3.2 tranaction id 、producerId 和 epoch
一个app有一个tid，同一个应用的不同实例PID是一样的，只是epoch的值不同。如：

同一份代码运行两个实例，分步执行如下：在实例1没有进行提交事务前，开始执行实例2的初始化事务

step1 实例1-初始化事务。的打印出对应productId和epoch，信息如下：

[2018-04-21 20:56:23,106] INFO [TransactionCoordinator id=0] Initialized transactionalId first-transactional with producerId 8000 and producer epoch 123 on partition __transaction_state-12 (kafka.coordinator.transaction.TransactionCoordinator)

step2 实例1-发送消息。

step3 实例2-初始化事务。初始化事务时的打印出对应productId和epoch，信息如下：

18-04-21 20:56:48,373] INFO [TransactionCoordinator id=0] Initialized transactionalId first-transactional with producerId 8000 and producer epoch 124 on partition __transaction_state-12 (kafka.coordinator.transaction.TransactionCoordinator)

step4 实例1-提交事务，此时报错

org.apache.kafka.common.errors.ProducerFencedException: Producer attempted an operation with an old epoch. Either there is a newer producer with the same transactionalId, or the producer’s transaction has been expired by the broker.

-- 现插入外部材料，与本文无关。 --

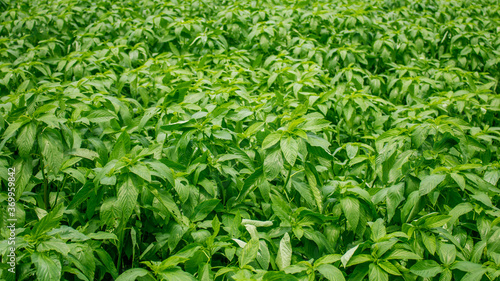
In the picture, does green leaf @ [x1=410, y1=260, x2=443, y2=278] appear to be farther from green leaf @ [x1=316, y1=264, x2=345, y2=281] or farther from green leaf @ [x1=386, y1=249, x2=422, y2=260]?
green leaf @ [x1=316, y1=264, x2=345, y2=281]

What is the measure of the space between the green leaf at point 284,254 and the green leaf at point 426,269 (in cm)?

我今天使用Flink-connector-kafka-0.11时，遇到这个现象

step5 实例2-提交事务

为了避免这种错误，同一个事务ID，只有保证如下顺序epch小producer执行init-transaction和committransaction，然后epoch较大的procuder才能开始执行init-transaction和commit-transaction，如下顺序：

有了transactionId后，Kafka可保证：

跨Session的数据幂等发送。当具有相同Transaction ID的新的Producer实例被创建且工作时，旧的且拥有相同Transaction ID的Producer将不再工作【上面的实例可以验证】。

kafka保证了关联同一个事务的所有producer（一个应用有多个实例）必须按照顺序初始化事务、和提交事务，否则就会有问题，这保证了同一事务ID中消息是有序的（不同实例得按顺序创建事务和提交事务）。

3.3 事务最佳实践-单实例的事务性
通过上面实例中可以看到kafka是跨Session的数据幂等发送，即如果应用部署多个实例时常会遇到上面的问题“org.apache.kafka.common.errors.ProducerFencedException: Producer attempted an operation with an old epoch. Either there is a newer producer with the same transactionalId, or the producer’s transaction has been expired by the broker.”，必须保证这些实例生成者的提交事务顺序和创建顺序保持一致才可以，否则就无法成功。其实，在实践中，我们更多的是如何实现对应用单实例的事务性。可以通过spring-kafaka实现思路来学习，即每次创建生成者都设置一个不同的transactionId的值，如下代码：

在spring-kafka中，对于一个线程创建一个producer，事务提交之后，还会关闭这个producer并清除，后续同一个线程或者新的线程重新执行事务时，此时就会重新创建producer。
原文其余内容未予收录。